# File Handling

To read and write external files, there is no need to import any additional libraries.<br>
Python contains a function **open()** in the standard library that will give you an object (\_io.TextIOWrapper) to use when reading and writing data to/from a file.<br>
In it's simplest form, to read a text file, it takes a single arguments: a filename.

In [None]:
open??
## as an aside, you can import the signature function in the inspect module to see 
## from inspect import signature
## signature(open)

So the function returns a stream.<br>
When we pass in a single argument, a filename, it opens a file for reading (more='r')
<pre>
========= ===============================================================
Character Meaning
--------- ---------------------------------------------------------------
'r'       open for reading (default)
'w'       open for writing, truncating the file first
'x'       create a new file and open it for writing
'a'       open for writing, appending to the end of the file if it exists
'b'       binary mode
't'       text mode (default)
'+'       open a disk file for updating (reading and writing)
'U'       universal newline mode (deprecated)
========= ===============================================================
</pre>

**Advanced remark**<br><br>
The io module provides Python’s main facilities for dealing with various types of I/O. There are three main types of I/O: text I/O, binary I/O and raw I/O.<br>
These are generic categories, and various backing stores can be used for each of them.
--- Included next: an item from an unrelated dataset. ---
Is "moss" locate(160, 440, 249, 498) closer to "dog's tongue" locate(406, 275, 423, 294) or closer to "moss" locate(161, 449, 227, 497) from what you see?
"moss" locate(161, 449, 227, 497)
A concrete object belonging to any of these categories is called a file object.<br>
Other common terms are stream and file-like object.<br>
See: [io documentation](https://docs.python.org/3/library/io.html)<br><br>
**Mortal usage**<br><br>
To keep thing simple, to read data from a file (stream) use
* **read()** to read the whole file in one go
* **readlines()** to read the file line by line

In [None]:
fh = open('data\iris.data')
## reads the complete file in one go
content = fh.read()
fh.close()
content[:100]

Often it is more usefull to read a file a line at a time and process that line.<br><br>
Another tip is to use a so called context manager:
<pre>
with open(...) as f:
    f.read...
some new commands
</pre>
This automatically closes the file once the scope of the context manager ends.<br>
So, combineing this we get:

In [None]:
content = []
with open('data\iris.data') as file:
    ## read file line by line
    for line in file:
        content.append(line)
## print the first 5 lines --> note the \n still part of each line --> use strip() to remove whitespace and \n at beginning / end of each line
content[:5]

In [None]:
## there is always a shorter way in Python, not nessesarily more readible --> create a list containing the first 10 lines and strip the \n :
[line.strip() for line_number, line in enumerate(open('data\iris.data')) if line_number < 10]

In [None]:
## or, how about a dictionary of the first 10 lines where the key is the line number
{line_number: line.strip() for line_number, line in enumerate(open('data\iris.data')) if line_number < 10}

In reality, when you read in a file, you are likely to encounter some problems and want to catch possible errors.<br>
So I find it usefull to wrap the processing that needs doing (usually splitting andf converting to the correct type) in a seperate function, say **process_line**.<br>
This also enable to print the lines containing issues, but keep going fo the lines that are ok!

In [None]:
## lets read the file line by line and convert colun 1 to 4 to float
## there is always a better way: context manager & iterating over the file handle stream
list_of_records = []

def process_line(ix, line):
    if line == '':
        print(f'warning: line {ix} was empty!')
        return(None)
    try:
        e1, e2, e3, e4, e5 = line.split(',')
        return(tuple([float(e1), float(e2), float(e3), float(e4), e5]))
    except:
        print(f'warning: line {ix} containing the string: {line.strip()}')
        return(None)

with open('data\iris.data') as fh:
    for ix, line in enumerate(fh):
        tpl = process_line(ix, line.strip())
        if tpl != None:
            list_of_records.append(tpl)

In [None]:
list_of_records[:5]

# Databases

## ODBC

Open Database Connectivity (ODBC) is a standard application programming interface (API) for accessing database management systems (DBMS) . The designers of ODBC aimed to make it independent of database systems and operating systems.<br>
Many databases provide ODBC clients. Using one of these ODBC clients, you can add an ODBC connection and name it, this name is known as the DSN (Data Source Name).<br>
It should in principle be possible to open ODBC connection to SAS, Aster, Teradata, SQL Server, ... (I never managed to set up an ODBC connection to SAS).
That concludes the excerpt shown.